Exercise ▸
Your output should reproduce each entry exactly, with none of its pictures.

***** Entries supplied *****

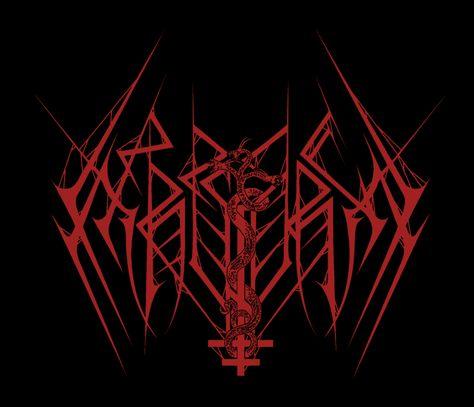Heresiarch Logo By Martinsilvertant On Deviantart Deviantart Logos Metal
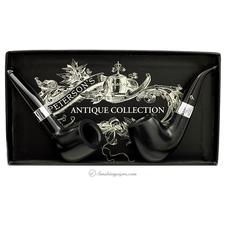 Peterson Antique Collection Ebony P-Lip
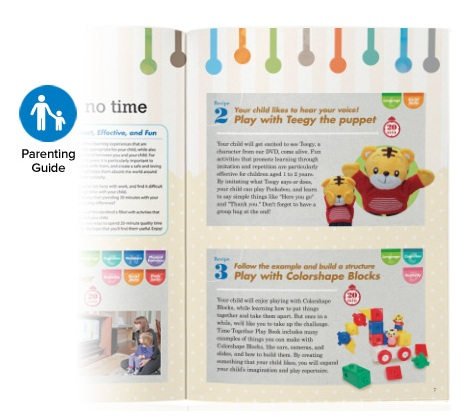 Wondermind Kids Parenting Guide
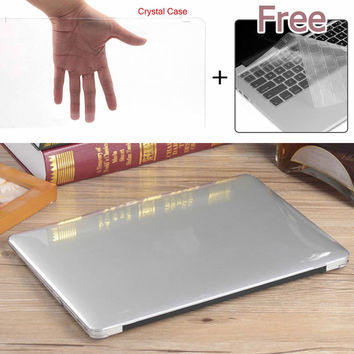 "Hot Glossy Crystal Clear Hard Plastic Laptop Case + Keyboard Cover for Macbook Air Pro Retina 11"" 12"" 13"" 15"""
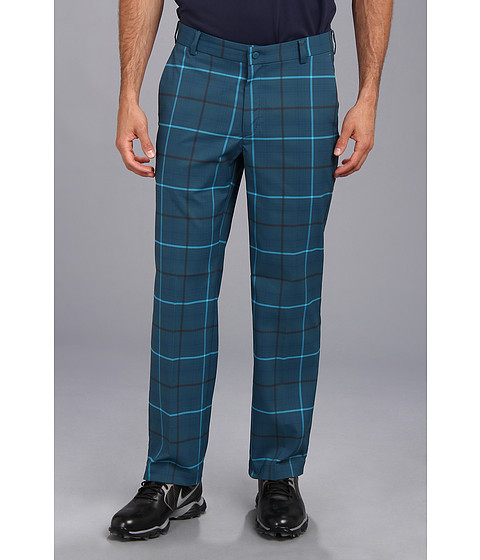 Nike Golf - Nike Golf Plaid Pant (Night Factor/Medium Base Grey) Men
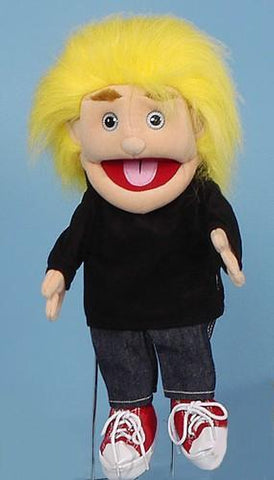 "14"" Fuzzy Boy Glove Puppet w/ Yellow Hair - Puppethut"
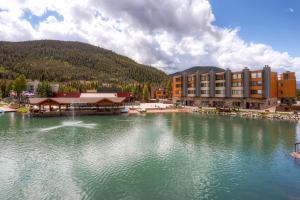 Lakeside Village by Keystone Resort - Accommodation - Keystone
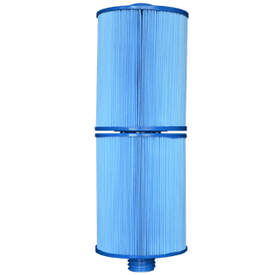 PWW100P3-M-SET Pleatco Filter Cartridge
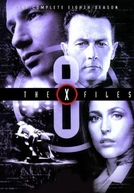 Arquivo X (8ª Temporada) (The X-Files (Season 8))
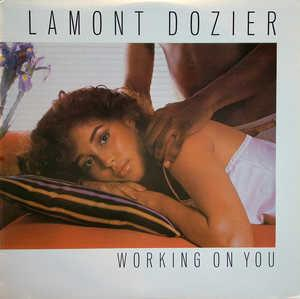 Album  Cover Lamont Dozier - Working On You on  Records from 1981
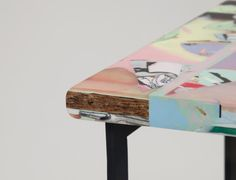 Resin Topped Stools from Chen Chen & Kai Williams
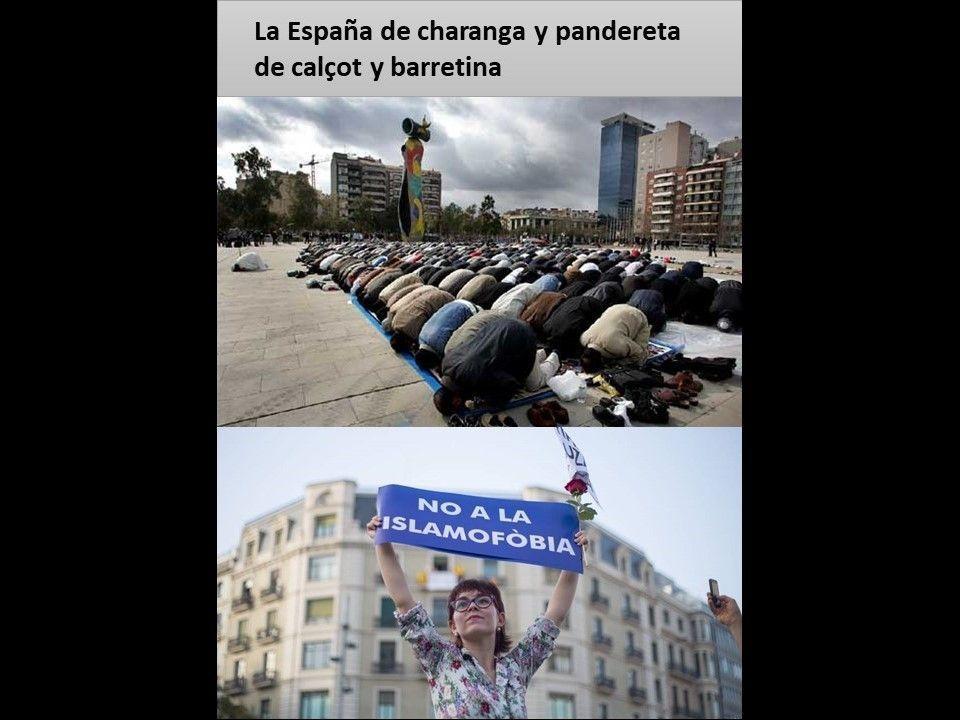 Oremos - La España de charanga y pandereta nº 72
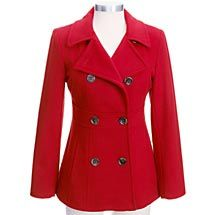 1000  images about Pea Coat on Pinterest | Wool pea coat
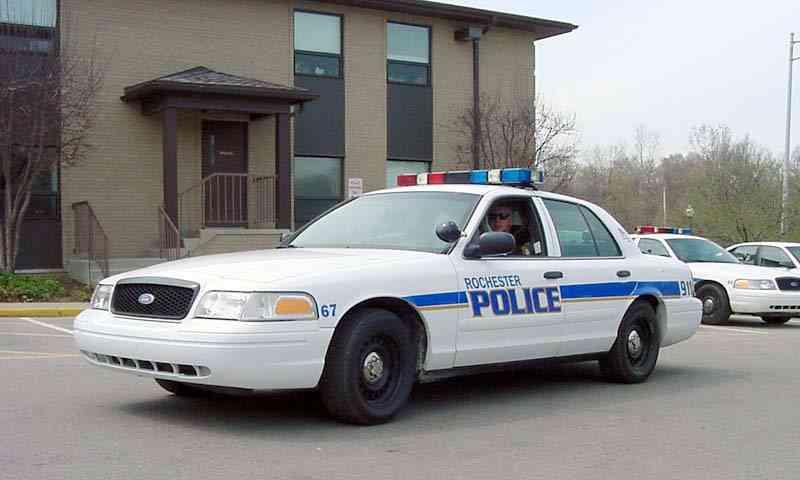 Macchina Polizia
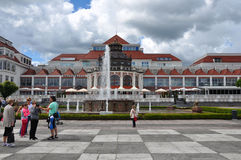 Hotel in Sopot. SOPOT, POLAND - JUNE 23: Tourists taking photos of Art Noveau style Health Spa House on June 23, 2015 in Sopot, Poland Royalty Free Stock Photography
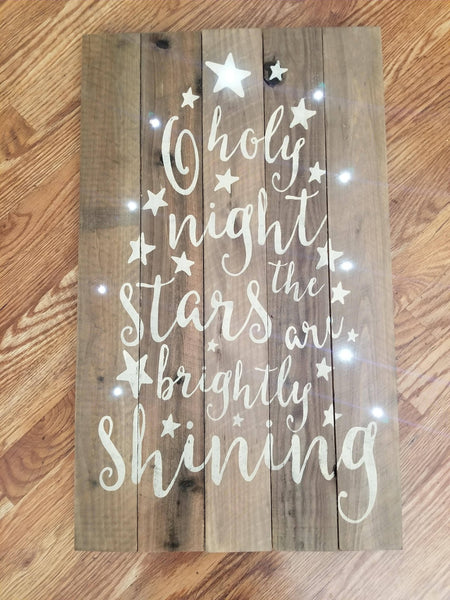 12/02 Lighted Christmas Signs O'Fallon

*****

Solution for this task ▸
Heresiarch Logo By Martinsilvertant On Deviantart Deviantart Logos Metal
 Peterson Antique Collection Ebony P-Lip
 Wondermind Kids Parenting Guide
 "Hot Glossy Crystal Clear Hard Plastic Laptop Case + Keyboard Cover for Macbook Air Pro Retina 11"" 12"" 13"" 15"""
 Nike Golf - Nike Golf Plaid Pant (Night Factor/Medium Base Grey) Men
 "14"" Fuzzy Boy Glove Puppet w/ Yellow Hair - Puppethut"
 Lakeside Village by Keystone Resort - Accommodation - Keystone
 PWW100P3-M-SET Pleatco Filter Cartridge
 Arquivo X (8ª Temporada) (The X-Files (Season 8))
 Album  Cover Lamont Dozier - Working On You on  Records from 1981
 Resin Topped Stools from Chen Chen & Kai Williams
 Oremos - La España de charanga y pandereta nº 72
 1000  images about Pea Coat on Pinterest | Wool pea coat
 Macchina Polizia
 Hotel in Sopot. SOPOT, POLAND - JUNE 23: Tourists taking photos of Art Noveau style Health Spa House on June 23, 2015 in Sopot, Poland Royalty Free Stock Photography
 12/02 Lighted Christmas Signs O'Fallon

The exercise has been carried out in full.